[Records to use start]
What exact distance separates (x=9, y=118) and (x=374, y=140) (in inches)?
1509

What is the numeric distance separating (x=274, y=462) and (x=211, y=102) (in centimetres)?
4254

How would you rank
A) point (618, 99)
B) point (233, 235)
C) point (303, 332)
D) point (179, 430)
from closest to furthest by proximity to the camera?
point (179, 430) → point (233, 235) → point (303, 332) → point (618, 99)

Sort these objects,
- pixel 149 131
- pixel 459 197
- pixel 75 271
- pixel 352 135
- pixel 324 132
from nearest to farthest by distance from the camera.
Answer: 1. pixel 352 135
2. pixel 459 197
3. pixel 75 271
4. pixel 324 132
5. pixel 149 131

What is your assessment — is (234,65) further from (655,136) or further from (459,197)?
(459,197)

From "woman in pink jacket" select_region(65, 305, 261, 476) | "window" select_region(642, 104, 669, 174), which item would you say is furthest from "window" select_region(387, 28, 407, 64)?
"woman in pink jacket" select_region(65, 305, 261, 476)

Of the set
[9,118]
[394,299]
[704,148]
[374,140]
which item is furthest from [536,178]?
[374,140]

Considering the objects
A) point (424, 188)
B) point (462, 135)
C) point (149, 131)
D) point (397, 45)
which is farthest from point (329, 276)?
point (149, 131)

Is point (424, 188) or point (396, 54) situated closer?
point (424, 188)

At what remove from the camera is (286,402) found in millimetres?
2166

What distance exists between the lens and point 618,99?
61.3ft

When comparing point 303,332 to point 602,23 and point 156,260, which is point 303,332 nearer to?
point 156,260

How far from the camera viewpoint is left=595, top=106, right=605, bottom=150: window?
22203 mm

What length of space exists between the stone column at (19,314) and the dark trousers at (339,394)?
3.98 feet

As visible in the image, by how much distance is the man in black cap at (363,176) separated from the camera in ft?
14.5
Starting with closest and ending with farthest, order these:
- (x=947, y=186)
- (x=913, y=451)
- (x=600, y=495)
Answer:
[Records to use end]
:: Aim ::
Emit the records above again, exactly, with no line skipped.

:: Solution for this task ::
What exact distance separates (x=9, y=118) and (x=374, y=140) (in inches)?
1509

What is the numeric distance separating (x=274, y=462) and (x=211, y=102) (in centimetres)?
4254

How would you rank
A) point (618, 99)
B) point (233, 235)
C) point (303, 332)
D) point (179, 430)
from closest to furthest by proximity to the camera?
point (179, 430) → point (233, 235) → point (303, 332) → point (618, 99)

Sort these objects,
- pixel 149 131
- pixel 459 197
- pixel 75 271
- pixel 352 135
- pixel 324 132
from nearest to farthest by distance from the camera.
Answer: 1. pixel 352 135
2. pixel 459 197
3. pixel 75 271
4. pixel 324 132
5. pixel 149 131

What is your assessment — is (234,65) further from (655,136) or further from (459,197)?
(459,197)

From "woman in pink jacket" select_region(65, 305, 261, 476) | "window" select_region(642, 104, 669, 174), which item would you say is furthest from "window" select_region(387, 28, 407, 64)?
"woman in pink jacket" select_region(65, 305, 261, 476)

Of the set
[9,118]
[394,299]
[704,148]
[374,140]
which item is furthest from [536,178]?
[374,140]

Considering the objects
A) point (424, 188)
B) point (462, 135)
C) point (149, 131)
D) point (397, 45)
which is farthest from point (329, 276)?
point (149, 131)

Is point (424, 188) or point (396, 54) situated closer?
point (424, 188)

At what remove from the camera is (286,402) found in millimetres?
2166

What distance exists between the lens and point 618,99?
61.3ft

When comparing point 303,332 to point 602,23 and point 156,260, which is point 303,332 nearer to?
point 156,260

How far from the camera viewpoint is left=595, top=106, right=605, bottom=150: window?
22203 mm

What length of space exists between the stone column at (19,314) and the dark trousers at (339,394)?
3.98 feet

As visible in the image, by how much distance is the man in black cap at (363,176) separated from the camera in ft?
14.5
Starting with closest and ending with farthest, order these:
- (x=947, y=186)
- (x=913, y=451)
- (x=600, y=495)
Answer:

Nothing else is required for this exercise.